CHINA / National

Team to escort observer's remains back home
(Xinhua/Agencies)
Updated: 2006-07-27 15:54

The deaths raised questions about whether peacekeepers should remain in south Lebanon while the international community debates whether to send in new forces. France and others have suggested UNIFIL could help deliver aid or protect humanitarian workers.

Both the 2,000-soldier UN Interim Force in Lebanon and the 155-strong UN Truce Supervision Organization remain in the area despite intense fighting between Israel and Lebanon's Hizbollah militia.

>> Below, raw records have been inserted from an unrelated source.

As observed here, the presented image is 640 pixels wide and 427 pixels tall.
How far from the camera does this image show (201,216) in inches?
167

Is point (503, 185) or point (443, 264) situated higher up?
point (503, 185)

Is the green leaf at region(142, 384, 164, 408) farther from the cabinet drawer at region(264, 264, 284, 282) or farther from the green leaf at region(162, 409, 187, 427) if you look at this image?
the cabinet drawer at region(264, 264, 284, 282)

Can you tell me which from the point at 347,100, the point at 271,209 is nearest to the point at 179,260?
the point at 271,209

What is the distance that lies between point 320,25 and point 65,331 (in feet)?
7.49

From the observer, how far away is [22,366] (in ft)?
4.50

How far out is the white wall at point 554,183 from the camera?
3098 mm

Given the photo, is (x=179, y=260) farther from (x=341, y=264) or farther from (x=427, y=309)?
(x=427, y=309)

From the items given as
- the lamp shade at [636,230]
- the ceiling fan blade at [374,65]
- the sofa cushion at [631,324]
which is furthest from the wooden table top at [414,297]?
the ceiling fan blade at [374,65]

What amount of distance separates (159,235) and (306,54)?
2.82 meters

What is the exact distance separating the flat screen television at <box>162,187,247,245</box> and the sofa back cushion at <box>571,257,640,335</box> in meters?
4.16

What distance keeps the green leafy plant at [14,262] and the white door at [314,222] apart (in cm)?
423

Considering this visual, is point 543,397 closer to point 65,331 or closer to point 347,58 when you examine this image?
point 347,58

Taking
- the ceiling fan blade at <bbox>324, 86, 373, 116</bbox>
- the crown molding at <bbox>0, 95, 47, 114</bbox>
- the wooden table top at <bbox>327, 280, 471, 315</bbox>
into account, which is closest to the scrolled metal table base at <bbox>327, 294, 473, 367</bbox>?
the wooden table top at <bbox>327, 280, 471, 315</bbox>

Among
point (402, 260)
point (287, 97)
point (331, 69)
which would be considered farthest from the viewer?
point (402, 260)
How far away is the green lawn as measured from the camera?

Observers asked Israel to stop bombing 10 times before post was hit

UN observers in Lebanon telephoned the Israeli military 10 times in six hours to ask it to stop shelling near their position before an attack killed four observers and sparked international anger against Israel, UN officials said

The UN observation post near Khiam came under close Israeli fire 21 times Tuesday, including 12 hits within 100 yards and five direct hits from 1:20 p.m. until the peacekeepers' post was destroyed at 7:30 p.m., Jane Lute, assistant secretary-general for peacekeeping, told the UN Security Council in New York on Wednesday.

UN officials said Hezbollah militants had been operating in the area of the post near the eastern end of the border with Israel, a routine tactic to prevent Israel from attacking them.

A Lebanese man reacts as he looks at destruction caused by Israeli air strikes in the southern suburbs of Beirut, a strong hold of Hezbollah, July 25, 2006. [AFP]

"We did repeatedly in recent days say (to Israel) that this was an exposed position, that Hezbollah militants were 500 meters (yards) away shielding themselves near UN workers and civilians," UN humanitarian chief Jan Egeland said. "That's why it is so inexplicable that what happened."

Israeli officials had told the United Nations that the bombing around the base was part of an "an aerial preparation for a ground operation," said the senior official, who spoke on condition of anonymity.

Officials in the outpost called the Israeli army 10 times during those six hours, and each time an army official promised to have the bombing stopped, according to a preliminary UN report on the incident.

Once it became clear those pleas were being ignored, the force's commander sought the involvement of top officials in New York, a senior UN official in New York said, speaking on condition of anonymity because the investigation of the incident was not yet complete.